Tables (selected): userres (per-account resources), delband (delegated bandwidth), refunds, producers/producers2, voters, rammarket, namebids, plus REX-style staking-pool tables.


pulse.msig — on-chain multisig

Native, on-chain multi-party approval — the contract behind the native multisig story. Officers propose a transaction; required signers approve asynchronously from their own keys; it executes only when the authority threshold is met.

ActionPurpose
propose(...)Submit a transaction for approval
approve(proposer, proposal_name, level, ...)Approve at a given permission level
unapprove(proposer, proposal_name, level)Withdraw an approval
cancel(proposer, proposal_name, canceler)Cancel a proposal
exec(proposer, proposal_name, executer)Execute once the threshold is satisfied
invalidate(account)Invalidate an account's prior approvals

Tables: proposal (pending transactions), approvals2 (who has approved), invals (invalidations). Every proposal, approval, and execution is permanent, named, and auditable.
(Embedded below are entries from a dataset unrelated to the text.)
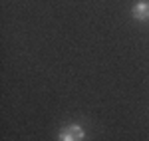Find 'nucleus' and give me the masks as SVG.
I'll return each instance as SVG.
<instances>
[{"label": "nucleus", "instance_id": "nucleus-2", "mask_svg": "<svg viewBox=\"0 0 149 141\" xmlns=\"http://www.w3.org/2000/svg\"><path fill=\"white\" fill-rule=\"evenodd\" d=\"M66 127H68L70 131H72V133H74V135H76V137H78V139H86V129H84V127H81L80 123H68V125H66Z\"/></svg>", "mask_w": 149, "mask_h": 141}, {"label": "nucleus", "instance_id": "nucleus-1", "mask_svg": "<svg viewBox=\"0 0 149 141\" xmlns=\"http://www.w3.org/2000/svg\"><path fill=\"white\" fill-rule=\"evenodd\" d=\"M131 16H133L135 20H139V22L149 20V2H145V0L135 2V4H133V8H131Z\"/></svg>", "mask_w": 149, "mask_h": 141}, {"label": "nucleus", "instance_id": "nucleus-3", "mask_svg": "<svg viewBox=\"0 0 149 141\" xmlns=\"http://www.w3.org/2000/svg\"><path fill=\"white\" fill-rule=\"evenodd\" d=\"M58 141H81V139H78V137H76L68 127H62L60 133H58Z\"/></svg>", "mask_w": 149, "mask_h": 141}]
</instances>
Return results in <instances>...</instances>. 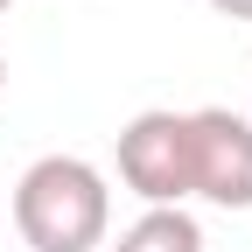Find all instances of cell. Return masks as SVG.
<instances>
[{"instance_id": "6da1fadb", "label": "cell", "mask_w": 252, "mask_h": 252, "mask_svg": "<svg viewBox=\"0 0 252 252\" xmlns=\"http://www.w3.org/2000/svg\"><path fill=\"white\" fill-rule=\"evenodd\" d=\"M14 231L28 252H98L112 238V182L84 154H42L14 182Z\"/></svg>"}, {"instance_id": "7a4b0ae2", "label": "cell", "mask_w": 252, "mask_h": 252, "mask_svg": "<svg viewBox=\"0 0 252 252\" xmlns=\"http://www.w3.org/2000/svg\"><path fill=\"white\" fill-rule=\"evenodd\" d=\"M119 182L147 210H182L189 203V112L147 105L119 126Z\"/></svg>"}, {"instance_id": "3957f363", "label": "cell", "mask_w": 252, "mask_h": 252, "mask_svg": "<svg viewBox=\"0 0 252 252\" xmlns=\"http://www.w3.org/2000/svg\"><path fill=\"white\" fill-rule=\"evenodd\" d=\"M189 196L217 210H252V119L231 105L189 112Z\"/></svg>"}, {"instance_id": "277c9868", "label": "cell", "mask_w": 252, "mask_h": 252, "mask_svg": "<svg viewBox=\"0 0 252 252\" xmlns=\"http://www.w3.org/2000/svg\"><path fill=\"white\" fill-rule=\"evenodd\" d=\"M105 252H203V224L189 210H140L119 238H105Z\"/></svg>"}, {"instance_id": "5b68a950", "label": "cell", "mask_w": 252, "mask_h": 252, "mask_svg": "<svg viewBox=\"0 0 252 252\" xmlns=\"http://www.w3.org/2000/svg\"><path fill=\"white\" fill-rule=\"evenodd\" d=\"M210 7L224 14V21H252V0H210Z\"/></svg>"}, {"instance_id": "8992f818", "label": "cell", "mask_w": 252, "mask_h": 252, "mask_svg": "<svg viewBox=\"0 0 252 252\" xmlns=\"http://www.w3.org/2000/svg\"><path fill=\"white\" fill-rule=\"evenodd\" d=\"M0 91H7V56H0Z\"/></svg>"}, {"instance_id": "52a82bcc", "label": "cell", "mask_w": 252, "mask_h": 252, "mask_svg": "<svg viewBox=\"0 0 252 252\" xmlns=\"http://www.w3.org/2000/svg\"><path fill=\"white\" fill-rule=\"evenodd\" d=\"M7 7H14V0H0V14H7Z\"/></svg>"}]
</instances>
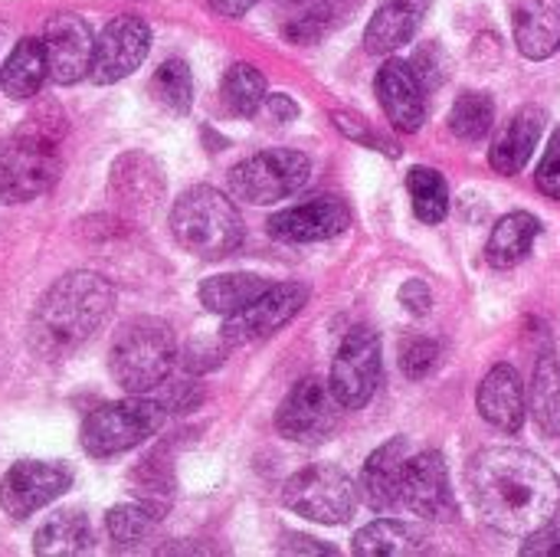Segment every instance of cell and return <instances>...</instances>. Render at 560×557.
Returning a JSON list of instances; mask_svg holds the SVG:
<instances>
[{
    "mask_svg": "<svg viewBox=\"0 0 560 557\" xmlns=\"http://www.w3.org/2000/svg\"><path fill=\"white\" fill-rule=\"evenodd\" d=\"M335 125L348 135V138H354V141H364V144H374V138H371V131H368V121L361 118V115H348V112H335Z\"/></svg>",
    "mask_w": 560,
    "mask_h": 557,
    "instance_id": "44",
    "label": "cell"
},
{
    "mask_svg": "<svg viewBox=\"0 0 560 557\" xmlns=\"http://www.w3.org/2000/svg\"><path fill=\"white\" fill-rule=\"evenodd\" d=\"M308 302V289L299 286V282H279V286H269L256 302H249L243 312L236 315H226L223 328H220V338L230 345V348H240V345H253V341H262L269 335H276L282 325H289Z\"/></svg>",
    "mask_w": 560,
    "mask_h": 557,
    "instance_id": "12",
    "label": "cell"
},
{
    "mask_svg": "<svg viewBox=\"0 0 560 557\" xmlns=\"http://www.w3.org/2000/svg\"><path fill=\"white\" fill-rule=\"evenodd\" d=\"M272 282L256 276V272H226V276H210L200 282V305L213 315H236L249 302H256Z\"/></svg>",
    "mask_w": 560,
    "mask_h": 557,
    "instance_id": "26",
    "label": "cell"
},
{
    "mask_svg": "<svg viewBox=\"0 0 560 557\" xmlns=\"http://www.w3.org/2000/svg\"><path fill=\"white\" fill-rule=\"evenodd\" d=\"M262 112L276 121V125H289L295 115H299V105L289 98V95H266L262 102Z\"/></svg>",
    "mask_w": 560,
    "mask_h": 557,
    "instance_id": "43",
    "label": "cell"
},
{
    "mask_svg": "<svg viewBox=\"0 0 560 557\" xmlns=\"http://www.w3.org/2000/svg\"><path fill=\"white\" fill-rule=\"evenodd\" d=\"M400 506L420 519H430V522H446L456 515V499L450 489V469L436 450L417 453L407 460L404 483H400Z\"/></svg>",
    "mask_w": 560,
    "mask_h": 557,
    "instance_id": "14",
    "label": "cell"
},
{
    "mask_svg": "<svg viewBox=\"0 0 560 557\" xmlns=\"http://www.w3.org/2000/svg\"><path fill=\"white\" fill-rule=\"evenodd\" d=\"M46 76H49L46 46H43V39L26 36V39H20V43L13 46V53H10L7 62L0 66V89H3L10 98L23 102V98H33V95L43 89Z\"/></svg>",
    "mask_w": 560,
    "mask_h": 557,
    "instance_id": "25",
    "label": "cell"
},
{
    "mask_svg": "<svg viewBox=\"0 0 560 557\" xmlns=\"http://www.w3.org/2000/svg\"><path fill=\"white\" fill-rule=\"evenodd\" d=\"M282 502L302 519H312L322 525H341L351 519L358 506V486L351 483L345 469L318 463V466L295 473L282 486Z\"/></svg>",
    "mask_w": 560,
    "mask_h": 557,
    "instance_id": "7",
    "label": "cell"
},
{
    "mask_svg": "<svg viewBox=\"0 0 560 557\" xmlns=\"http://www.w3.org/2000/svg\"><path fill=\"white\" fill-rule=\"evenodd\" d=\"M43 46H46L49 79L56 85H75L79 79L89 76L95 39L82 16H75V13L49 16L46 30H43Z\"/></svg>",
    "mask_w": 560,
    "mask_h": 557,
    "instance_id": "15",
    "label": "cell"
},
{
    "mask_svg": "<svg viewBox=\"0 0 560 557\" xmlns=\"http://www.w3.org/2000/svg\"><path fill=\"white\" fill-rule=\"evenodd\" d=\"M72 469L66 463H43V460H23L13 463L0 479V509L23 522L33 512L46 509L59 496L72 489Z\"/></svg>",
    "mask_w": 560,
    "mask_h": 557,
    "instance_id": "10",
    "label": "cell"
},
{
    "mask_svg": "<svg viewBox=\"0 0 560 557\" xmlns=\"http://www.w3.org/2000/svg\"><path fill=\"white\" fill-rule=\"evenodd\" d=\"M13 135L33 141V144H39V148H52V151H56V144H59L62 135H66V115H62L59 102H52V98H49V102H36Z\"/></svg>",
    "mask_w": 560,
    "mask_h": 557,
    "instance_id": "35",
    "label": "cell"
},
{
    "mask_svg": "<svg viewBox=\"0 0 560 557\" xmlns=\"http://www.w3.org/2000/svg\"><path fill=\"white\" fill-rule=\"evenodd\" d=\"M407 460H410V443L404 437L387 440L381 450L368 456L361 469V483H358V492L368 502V509L374 512L400 509V483H404Z\"/></svg>",
    "mask_w": 560,
    "mask_h": 557,
    "instance_id": "19",
    "label": "cell"
},
{
    "mask_svg": "<svg viewBox=\"0 0 560 557\" xmlns=\"http://www.w3.org/2000/svg\"><path fill=\"white\" fill-rule=\"evenodd\" d=\"M92 548V525L85 512L66 509L56 512L43 529L33 535V555L36 557H72Z\"/></svg>",
    "mask_w": 560,
    "mask_h": 557,
    "instance_id": "28",
    "label": "cell"
},
{
    "mask_svg": "<svg viewBox=\"0 0 560 557\" xmlns=\"http://www.w3.org/2000/svg\"><path fill=\"white\" fill-rule=\"evenodd\" d=\"M341 0H322V3H315L308 13H302V16H295L289 26H285V36L292 39V43H315V39H322L328 30H331V23L335 20H341Z\"/></svg>",
    "mask_w": 560,
    "mask_h": 557,
    "instance_id": "36",
    "label": "cell"
},
{
    "mask_svg": "<svg viewBox=\"0 0 560 557\" xmlns=\"http://www.w3.org/2000/svg\"><path fill=\"white\" fill-rule=\"evenodd\" d=\"M226 348H230V345H226L223 338H217V341H203V338H197V341H190V345L184 348L180 361H184V368H187V371L203 374V371H213V368H220V364H223Z\"/></svg>",
    "mask_w": 560,
    "mask_h": 557,
    "instance_id": "38",
    "label": "cell"
},
{
    "mask_svg": "<svg viewBox=\"0 0 560 557\" xmlns=\"http://www.w3.org/2000/svg\"><path fill=\"white\" fill-rule=\"evenodd\" d=\"M207 3H210V10L220 13V16H243L256 0H207Z\"/></svg>",
    "mask_w": 560,
    "mask_h": 557,
    "instance_id": "46",
    "label": "cell"
},
{
    "mask_svg": "<svg viewBox=\"0 0 560 557\" xmlns=\"http://www.w3.org/2000/svg\"><path fill=\"white\" fill-rule=\"evenodd\" d=\"M440 361V345L430 338H410L400 345V371L410 381H423Z\"/></svg>",
    "mask_w": 560,
    "mask_h": 557,
    "instance_id": "37",
    "label": "cell"
},
{
    "mask_svg": "<svg viewBox=\"0 0 560 557\" xmlns=\"http://www.w3.org/2000/svg\"><path fill=\"white\" fill-rule=\"evenodd\" d=\"M151 49V26L141 16H115L95 39L89 79L95 85H112L131 76Z\"/></svg>",
    "mask_w": 560,
    "mask_h": 557,
    "instance_id": "13",
    "label": "cell"
},
{
    "mask_svg": "<svg viewBox=\"0 0 560 557\" xmlns=\"http://www.w3.org/2000/svg\"><path fill=\"white\" fill-rule=\"evenodd\" d=\"M308 174H312L308 154L292 148H269L240 161L230 171V190L246 204L266 207L299 194L308 184Z\"/></svg>",
    "mask_w": 560,
    "mask_h": 557,
    "instance_id": "6",
    "label": "cell"
},
{
    "mask_svg": "<svg viewBox=\"0 0 560 557\" xmlns=\"http://www.w3.org/2000/svg\"><path fill=\"white\" fill-rule=\"evenodd\" d=\"M177 364V338L164 318L135 315L121 322L108 345V374L125 394L158 391Z\"/></svg>",
    "mask_w": 560,
    "mask_h": 557,
    "instance_id": "3",
    "label": "cell"
},
{
    "mask_svg": "<svg viewBox=\"0 0 560 557\" xmlns=\"http://www.w3.org/2000/svg\"><path fill=\"white\" fill-rule=\"evenodd\" d=\"M495 121V105L486 92H463L450 108V131L463 141H482Z\"/></svg>",
    "mask_w": 560,
    "mask_h": 557,
    "instance_id": "34",
    "label": "cell"
},
{
    "mask_svg": "<svg viewBox=\"0 0 560 557\" xmlns=\"http://www.w3.org/2000/svg\"><path fill=\"white\" fill-rule=\"evenodd\" d=\"M443 53H440V46L436 43H430V46H423L417 56H413V72H417V79H420V85L423 89H436L440 82H443V62H436Z\"/></svg>",
    "mask_w": 560,
    "mask_h": 557,
    "instance_id": "40",
    "label": "cell"
},
{
    "mask_svg": "<svg viewBox=\"0 0 560 557\" xmlns=\"http://www.w3.org/2000/svg\"><path fill=\"white\" fill-rule=\"evenodd\" d=\"M341 410L345 407L338 404L331 387H325L315 378H305L279 404L276 430L292 443H322L338 430Z\"/></svg>",
    "mask_w": 560,
    "mask_h": 557,
    "instance_id": "11",
    "label": "cell"
},
{
    "mask_svg": "<svg viewBox=\"0 0 560 557\" xmlns=\"http://www.w3.org/2000/svg\"><path fill=\"white\" fill-rule=\"evenodd\" d=\"M545 131V112L528 105L522 112L512 115V121L499 131V138L492 141L489 148V161L499 174H518L532 154H535V144Z\"/></svg>",
    "mask_w": 560,
    "mask_h": 557,
    "instance_id": "23",
    "label": "cell"
},
{
    "mask_svg": "<svg viewBox=\"0 0 560 557\" xmlns=\"http://www.w3.org/2000/svg\"><path fill=\"white\" fill-rule=\"evenodd\" d=\"M220 98L230 115L253 118L266 102V76L249 62H233L220 82Z\"/></svg>",
    "mask_w": 560,
    "mask_h": 557,
    "instance_id": "29",
    "label": "cell"
},
{
    "mask_svg": "<svg viewBox=\"0 0 560 557\" xmlns=\"http://www.w3.org/2000/svg\"><path fill=\"white\" fill-rule=\"evenodd\" d=\"M108 197H112V204L125 217L141 220L164 197L161 164L154 158H148L144 151H125V154H118L112 161V167H108Z\"/></svg>",
    "mask_w": 560,
    "mask_h": 557,
    "instance_id": "16",
    "label": "cell"
},
{
    "mask_svg": "<svg viewBox=\"0 0 560 557\" xmlns=\"http://www.w3.org/2000/svg\"><path fill=\"white\" fill-rule=\"evenodd\" d=\"M538 233H541L538 217H532V213H525V210L509 213V217H502V220L495 223V230H492V236H489V246H486V259H489L495 269H512V266H518V263L532 253Z\"/></svg>",
    "mask_w": 560,
    "mask_h": 557,
    "instance_id": "27",
    "label": "cell"
},
{
    "mask_svg": "<svg viewBox=\"0 0 560 557\" xmlns=\"http://www.w3.org/2000/svg\"><path fill=\"white\" fill-rule=\"evenodd\" d=\"M282 552H295V555H305V552H312V555H335V548L315 545V538H305V535H289V542L282 545Z\"/></svg>",
    "mask_w": 560,
    "mask_h": 557,
    "instance_id": "45",
    "label": "cell"
},
{
    "mask_svg": "<svg viewBox=\"0 0 560 557\" xmlns=\"http://www.w3.org/2000/svg\"><path fill=\"white\" fill-rule=\"evenodd\" d=\"M512 33L522 56H555L560 49V7L551 0H518L512 13Z\"/></svg>",
    "mask_w": 560,
    "mask_h": 557,
    "instance_id": "21",
    "label": "cell"
},
{
    "mask_svg": "<svg viewBox=\"0 0 560 557\" xmlns=\"http://www.w3.org/2000/svg\"><path fill=\"white\" fill-rule=\"evenodd\" d=\"M427 535L417 525L407 522H394V519H381L364 525L354 535L351 552L358 557H410L427 552Z\"/></svg>",
    "mask_w": 560,
    "mask_h": 557,
    "instance_id": "24",
    "label": "cell"
},
{
    "mask_svg": "<svg viewBox=\"0 0 560 557\" xmlns=\"http://www.w3.org/2000/svg\"><path fill=\"white\" fill-rule=\"evenodd\" d=\"M476 407L495 430L518 433L525 423V410H528L525 407V384H522L518 371L509 364H495L479 384Z\"/></svg>",
    "mask_w": 560,
    "mask_h": 557,
    "instance_id": "20",
    "label": "cell"
},
{
    "mask_svg": "<svg viewBox=\"0 0 560 557\" xmlns=\"http://www.w3.org/2000/svg\"><path fill=\"white\" fill-rule=\"evenodd\" d=\"M532 414L548 437H560V361L555 358H541L535 368Z\"/></svg>",
    "mask_w": 560,
    "mask_h": 557,
    "instance_id": "31",
    "label": "cell"
},
{
    "mask_svg": "<svg viewBox=\"0 0 560 557\" xmlns=\"http://www.w3.org/2000/svg\"><path fill=\"white\" fill-rule=\"evenodd\" d=\"M522 555H538V557H558L560 555V529L545 525L541 532H535L528 538V545L522 548Z\"/></svg>",
    "mask_w": 560,
    "mask_h": 557,
    "instance_id": "42",
    "label": "cell"
},
{
    "mask_svg": "<svg viewBox=\"0 0 560 557\" xmlns=\"http://www.w3.org/2000/svg\"><path fill=\"white\" fill-rule=\"evenodd\" d=\"M351 227V210L338 197H315L308 204L279 210L269 217L266 230L282 243H322L341 236Z\"/></svg>",
    "mask_w": 560,
    "mask_h": 557,
    "instance_id": "17",
    "label": "cell"
},
{
    "mask_svg": "<svg viewBox=\"0 0 560 557\" xmlns=\"http://www.w3.org/2000/svg\"><path fill=\"white\" fill-rule=\"evenodd\" d=\"M151 95L174 115H187L194 105V76L184 59H164L151 79Z\"/></svg>",
    "mask_w": 560,
    "mask_h": 557,
    "instance_id": "33",
    "label": "cell"
},
{
    "mask_svg": "<svg viewBox=\"0 0 560 557\" xmlns=\"http://www.w3.org/2000/svg\"><path fill=\"white\" fill-rule=\"evenodd\" d=\"M535 184L545 197L560 200V131L551 138V144H548V151L535 171Z\"/></svg>",
    "mask_w": 560,
    "mask_h": 557,
    "instance_id": "39",
    "label": "cell"
},
{
    "mask_svg": "<svg viewBox=\"0 0 560 557\" xmlns=\"http://www.w3.org/2000/svg\"><path fill=\"white\" fill-rule=\"evenodd\" d=\"M407 190L413 200V213L423 223H440L450 213V187L440 171L433 167H410L407 174Z\"/></svg>",
    "mask_w": 560,
    "mask_h": 557,
    "instance_id": "32",
    "label": "cell"
},
{
    "mask_svg": "<svg viewBox=\"0 0 560 557\" xmlns=\"http://www.w3.org/2000/svg\"><path fill=\"white\" fill-rule=\"evenodd\" d=\"M381 384V338L371 328H354L335 361H331V378L328 387L338 397L345 410H361Z\"/></svg>",
    "mask_w": 560,
    "mask_h": 557,
    "instance_id": "9",
    "label": "cell"
},
{
    "mask_svg": "<svg viewBox=\"0 0 560 557\" xmlns=\"http://www.w3.org/2000/svg\"><path fill=\"white\" fill-rule=\"evenodd\" d=\"M59 158L20 135L0 138V204H26L52 190L59 181Z\"/></svg>",
    "mask_w": 560,
    "mask_h": 557,
    "instance_id": "8",
    "label": "cell"
},
{
    "mask_svg": "<svg viewBox=\"0 0 560 557\" xmlns=\"http://www.w3.org/2000/svg\"><path fill=\"white\" fill-rule=\"evenodd\" d=\"M400 305H404L410 315H417V318L430 315V309H433V292H430V286H427L423 279L404 282V289H400Z\"/></svg>",
    "mask_w": 560,
    "mask_h": 557,
    "instance_id": "41",
    "label": "cell"
},
{
    "mask_svg": "<svg viewBox=\"0 0 560 557\" xmlns=\"http://www.w3.org/2000/svg\"><path fill=\"white\" fill-rule=\"evenodd\" d=\"M423 85L413 72L410 62L404 59H387L377 72V98L390 125L404 135L420 131L427 118V102H423Z\"/></svg>",
    "mask_w": 560,
    "mask_h": 557,
    "instance_id": "18",
    "label": "cell"
},
{
    "mask_svg": "<svg viewBox=\"0 0 560 557\" xmlns=\"http://www.w3.org/2000/svg\"><path fill=\"white\" fill-rule=\"evenodd\" d=\"M171 233L184 253L197 259H223L243 243V217L226 194L197 184L174 200Z\"/></svg>",
    "mask_w": 560,
    "mask_h": 557,
    "instance_id": "4",
    "label": "cell"
},
{
    "mask_svg": "<svg viewBox=\"0 0 560 557\" xmlns=\"http://www.w3.org/2000/svg\"><path fill=\"white\" fill-rule=\"evenodd\" d=\"M161 512L164 509L158 502H148V499H141V502H121V506H115L105 515L108 538L115 545H141L154 532V525L161 522Z\"/></svg>",
    "mask_w": 560,
    "mask_h": 557,
    "instance_id": "30",
    "label": "cell"
},
{
    "mask_svg": "<svg viewBox=\"0 0 560 557\" xmlns=\"http://www.w3.org/2000/svg\"><path fill=\"white\" fill-rule=\"evenodd\" d=\"M430 10V0H387L377 7V13L371 16L368 30H364V46L374 56L394 53L404 43L413 39V33L423 23V13Z\"/></svg>",
    "mask_w": 560,
    "mask_h": 557,
    "instance_id": "22",
    "label": "cell"
},
{
    "mask_svg": "<svg viewBox=\"0 0 560 557\" xmlns=\"http://www.w3.org/2000/svg\"><path fill=\"white\" fill-rule=\"evenodd\" d=\"M161 420H164V407L158 401L131 394L128 401L95 407L82 420L79 443L89 456L112 460V456H121V453L141 446L148 437H154Z\"/></svg>",
    "mask_w": 560,
    "mask_h": 557,
    "instance_id": "5",
    "label": "cell"
},
{
    "mask_svg": "<svg viewBox=\"0 0 560 557\" xmlns=\"http://www.w3.org/2000/svg\"><path fill=\"white\" fill-rule=\"evenodd\" d=\"M469 492L486 525L509 538H532L555 522L560 479L555 469L515 446H489L469 463Z\"/></svg>",
    "mask_w": 560,
    "mask_h": 557,
    "instance_id": "1",
    "label": "cell"
},
{
    "mask_svg": "<svg viewBox=\"0 0 560 557\" xmlns=\"http://www.w3.org/2000/svg\"><path fill=\"white\" fill-rule=\"evenodd\" d=\"M115 289L105 276L75 269L56 279L30 315V348L43 361H62L79 351L112 315Z\"/></svg>",
    "mask_w": 560,
    "mask_h": 557,
    "instance_id": "2",
    "label": "cell"
}]
</instances>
pulse.bios — account & permission management

The bootstrap/authority contract. Its actions manage the account permission model directly — these are the operations behind accounts & permissions and the CLI's update-auth.

ActionPurpose
newaccount(creator, name, owner, active)Create an account
updateauth(account, permission, parent, auth)Set or replace a permission (keys, accounts, thresholds)
deleteauth(account, permission)Remove a permission
linkauth(account, code, message_type, requirement)Require a specific permission for a contract action
unlinkauth(account, code, message_type)Remove a permission link
setalimits(account, ram_bytes, net_weight, cpu_weight)Set account resource limits
setpriv(account, is_priv)Grant/revoke privileged status
setcode / setabi / reqauthDeploy code / set ABI / assert an authorization

These actions express the full permission model: weighted multisig, key rotation (updateauth — assets never move), delegation, and per-action authorization (linkauth).


Customizing the rules

Because these are contracts, not protocol internals, a deploying organization can modify them — account-creation policy, fee/resource economics, asset-level controls — or add new system-level contracts (e.g. a compliance/policy registry). The Antelope lineage has a decade of precedent for forking the system layer. See Launch Your Own Network.